I raced for it and tugged on the door.
The sounds and smells immediately soothed me. I knew this place. Maybe not the sight of it. But something about it felt completely right.
A few people sat at tables in a big room on the right. More lined up on stools along a counter on the back wall. A woman carrying a tray paused beside me. “Ava? That you? Oh my gawd! Harry’s gonna be so excited to see you!”
Would he?
She turned toward the bar. “Devon! Look! It’s little Ava! Go get Harry!”
A dark-skinned man behind the counter waved his arm and headed to the back corner of the room.
“How are you? How’s the pictures? Harry is so proud! He framed that shot of him you took.” The woman led me to the big counter and set her tray in front of an empty stool. “Take a load off. Can I get you something? You like Sprite, right?”

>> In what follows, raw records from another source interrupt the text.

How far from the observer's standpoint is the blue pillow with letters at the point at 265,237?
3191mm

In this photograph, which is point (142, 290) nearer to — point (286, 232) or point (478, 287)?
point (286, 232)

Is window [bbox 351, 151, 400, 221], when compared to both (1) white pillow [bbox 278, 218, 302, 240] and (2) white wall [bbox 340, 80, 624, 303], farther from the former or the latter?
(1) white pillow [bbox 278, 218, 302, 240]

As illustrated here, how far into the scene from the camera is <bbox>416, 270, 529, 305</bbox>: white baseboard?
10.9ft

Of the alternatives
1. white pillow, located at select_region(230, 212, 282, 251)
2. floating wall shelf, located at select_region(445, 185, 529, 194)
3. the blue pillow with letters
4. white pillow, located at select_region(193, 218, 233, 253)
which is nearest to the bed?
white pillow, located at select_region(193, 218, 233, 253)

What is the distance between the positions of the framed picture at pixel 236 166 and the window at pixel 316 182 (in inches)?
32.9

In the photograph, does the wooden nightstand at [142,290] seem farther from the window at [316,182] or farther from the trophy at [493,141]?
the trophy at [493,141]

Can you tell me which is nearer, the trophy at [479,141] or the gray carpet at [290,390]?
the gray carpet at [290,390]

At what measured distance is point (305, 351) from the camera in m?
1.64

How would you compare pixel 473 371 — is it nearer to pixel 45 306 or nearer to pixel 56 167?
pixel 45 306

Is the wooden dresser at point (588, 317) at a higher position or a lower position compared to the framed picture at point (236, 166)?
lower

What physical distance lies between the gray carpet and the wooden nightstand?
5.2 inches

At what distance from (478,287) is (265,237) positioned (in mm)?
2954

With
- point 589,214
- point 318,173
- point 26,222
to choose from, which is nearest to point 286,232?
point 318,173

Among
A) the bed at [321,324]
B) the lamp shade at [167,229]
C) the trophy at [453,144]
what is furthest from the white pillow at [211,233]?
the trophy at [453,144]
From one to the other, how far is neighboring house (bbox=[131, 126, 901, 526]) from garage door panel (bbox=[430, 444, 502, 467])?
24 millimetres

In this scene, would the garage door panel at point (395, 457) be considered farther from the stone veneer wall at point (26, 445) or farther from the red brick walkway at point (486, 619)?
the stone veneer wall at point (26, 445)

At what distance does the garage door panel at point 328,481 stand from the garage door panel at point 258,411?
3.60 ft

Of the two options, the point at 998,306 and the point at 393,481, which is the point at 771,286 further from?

This woman knew what I liked to drink. And that Harry had a photo I had taken.
“Yes, thank you.”
A giant man with a huge, bushy beard came out of a far door, followed by Devon.
“Ava! My love! You’re here!”
He enveloped me in a hearty hug, and I tried not to go stiff. But as he held me, I realized I knew this position, this man, and my head dropped to his shoulder. Tears popped out of my eyes.
When he pulled back, his expression immediately changed. “Li’l Ava, what’s wrong?”
I shook my head. I didn’t know what to tell him, how to explain.
“I need to get here,” I said to him, pulling the address card out of my pocket. “I don’t have a way.”
He and the woman glanced at each other.
“What happened to Tucker?” he asked.
“I had to leave. I had to get away.”
His words came out like a growl. “If that boy hurt a hair on your head…”
I held out the card. “Can you help me get here, please?”
The woman turned the card around. “I can run her outthere if you like. Or we could call for a car. That’s a ways. An hour at least to get there.”
Harry’s eyes narrowed. “I will take her myself. Come on. You can tell Big Harry all about it on the way.”
The woman passed me a cold green can and leaned in to kiss my cheek. “You take care, Ava. It’ll be all right. Men are pigs.”
I nodded. So it was true. Men couldn’t be trusted.
But Big Harry was a man. He must be different.
We stopped by his office for his keys, and he led me out a back door into an alley. I followed him to a black truck and climbed in.
When we had been on the road a while, he finally asked, “You want to talk about it?”
I shook my head. Big Harry was helping me get to my last known address. I felt sure that when I got there, things would make sense. Maybe my journal would be there. I could check the dresser.
I wished I had brought the notebook.
“So, what’s in Wimberley?” he asked. “Where am I taking you?”